Me gusta pensar en las cosas imposibles, en esos de repentes que la madrugada enseña y me han hecho ávido aventurero, peregrino en las travesías de pensadores y viajeros, para superar la distancia entre la fábula y la realidad.
Los duendes de mi nostalgia tramaron la conspiración, se aliaron como ángeles, o como pájaros, para tejer la red de seducción con hilos de lectura y la complicidad sentimental de la música, sentadas ambas a orillas de mi intimidad.
E hicieron a la geografía mediadora de toda esa emoción porque, al sondear la lejanía en mapas, paralelos y meridianos, iban fluyendo la literatura, la filosofía y el arte -en cada lugar-, como rocío regando el camino a mi fantasía.
El mundo se iba abriendo, sin timidez, mostrando intangibles que no pueden pasar desapercibidos, auroras y amaneceres en cualquier antípoda (lugar opuesto al que estamos), e idas y retornos que saben reunirse sólo en el pensamiento.
Es como sentarse junto a la ventana, desempañar la bruma de los cristales y descubrir un túnel de ilusiones en los pliegues del alma o, sin intentar siquiera comprenderlo, recorrer el sendero de la fascinación junto al sol, o la luna.

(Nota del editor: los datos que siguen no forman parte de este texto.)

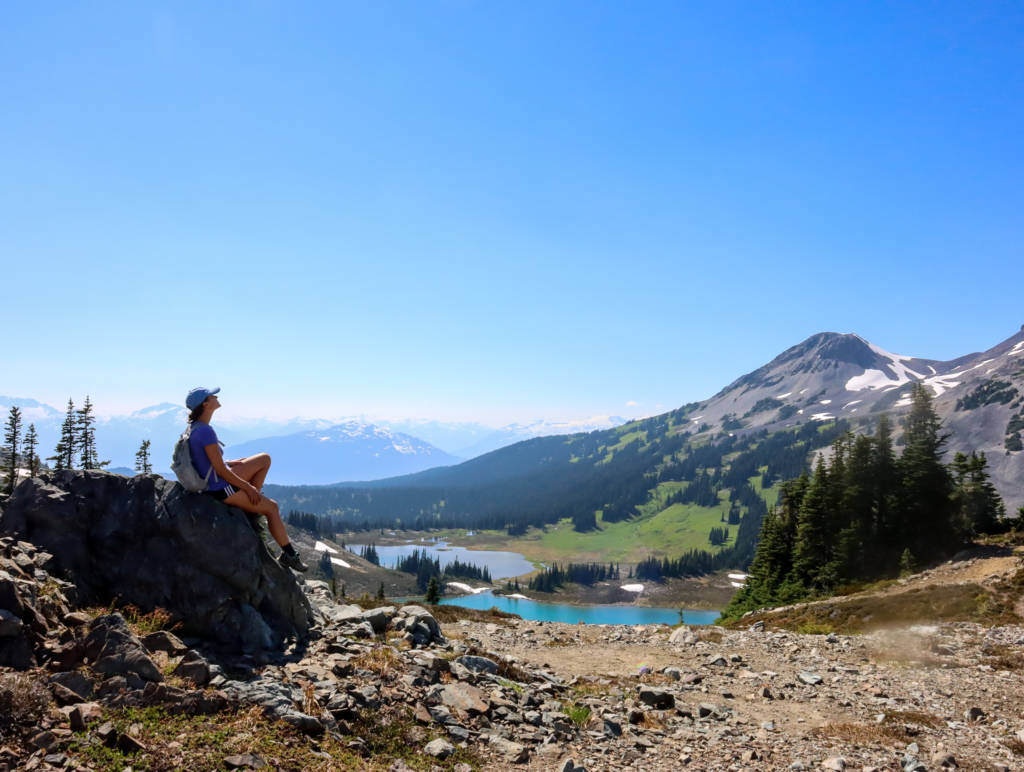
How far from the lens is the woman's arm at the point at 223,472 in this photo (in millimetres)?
11375

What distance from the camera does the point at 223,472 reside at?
37.7 ft

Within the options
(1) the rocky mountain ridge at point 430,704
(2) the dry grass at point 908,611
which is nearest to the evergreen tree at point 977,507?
(2) the dry grass at point 908,611

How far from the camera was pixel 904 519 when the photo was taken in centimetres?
4703

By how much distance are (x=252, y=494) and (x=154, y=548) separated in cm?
206

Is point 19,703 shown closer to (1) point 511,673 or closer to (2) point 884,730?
(1) point 511,673

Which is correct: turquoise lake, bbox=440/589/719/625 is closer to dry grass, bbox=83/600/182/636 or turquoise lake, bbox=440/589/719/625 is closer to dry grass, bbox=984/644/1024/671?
dry grass, bbox=984/644/1024/671

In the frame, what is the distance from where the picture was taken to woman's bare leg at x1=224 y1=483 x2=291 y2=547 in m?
11.9

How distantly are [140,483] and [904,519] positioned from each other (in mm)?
56504

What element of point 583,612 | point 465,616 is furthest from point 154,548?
point 583,612

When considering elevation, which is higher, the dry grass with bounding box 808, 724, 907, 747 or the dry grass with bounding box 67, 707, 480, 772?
the dry grass with bounding box 67, 707, 480, 772

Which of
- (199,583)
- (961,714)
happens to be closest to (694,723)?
(961,714)

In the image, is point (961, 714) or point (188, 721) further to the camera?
point (961, 714)

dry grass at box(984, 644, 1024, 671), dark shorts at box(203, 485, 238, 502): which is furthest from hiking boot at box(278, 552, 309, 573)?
dry grass at box(984, 644, 1024, 671)

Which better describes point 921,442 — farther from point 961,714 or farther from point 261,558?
point 261,558
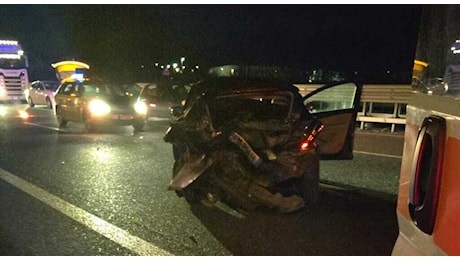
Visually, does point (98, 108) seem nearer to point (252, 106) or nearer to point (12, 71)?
point (252, 106)

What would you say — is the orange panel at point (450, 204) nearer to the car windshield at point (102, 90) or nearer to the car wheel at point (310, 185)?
the car wheel at point (310, 185)

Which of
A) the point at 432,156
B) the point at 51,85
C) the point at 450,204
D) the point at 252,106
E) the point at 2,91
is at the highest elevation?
the point at 432,156

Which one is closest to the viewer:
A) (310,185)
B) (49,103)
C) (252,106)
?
(310,185)

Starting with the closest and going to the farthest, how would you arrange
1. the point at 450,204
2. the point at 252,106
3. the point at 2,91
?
the point at 450,204 → the point at 252,106 → the point at 2,91

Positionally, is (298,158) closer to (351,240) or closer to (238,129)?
(238,129)

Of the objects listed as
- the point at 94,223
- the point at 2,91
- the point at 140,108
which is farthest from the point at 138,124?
the point at 2,91

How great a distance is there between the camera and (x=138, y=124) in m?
12.0

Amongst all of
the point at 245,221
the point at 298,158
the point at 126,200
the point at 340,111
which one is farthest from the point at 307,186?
the point at 126,200

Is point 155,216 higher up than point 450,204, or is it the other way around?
point 450,204

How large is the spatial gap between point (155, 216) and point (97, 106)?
766 centimetres

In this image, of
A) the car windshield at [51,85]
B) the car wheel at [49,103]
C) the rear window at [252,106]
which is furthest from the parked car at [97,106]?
the car windshield at [51,85]

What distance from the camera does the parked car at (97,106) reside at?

La lectura me hace sentir que el viento es capitán de mi barco, con la soledad por timonel y el eco del silencio a proa, para ir hacia el destino sin apegos y esperar una de esas viejas botellas que viene por el mar con un mensaje desconocido.
La sonrisa socarrona del tiempo me indica que debo sembrar más sueños en mi imaginación, con la majestad de una estrella anunciando retos intelectuales que debo asumir para aliviar, un poco, el vacío de mi alma.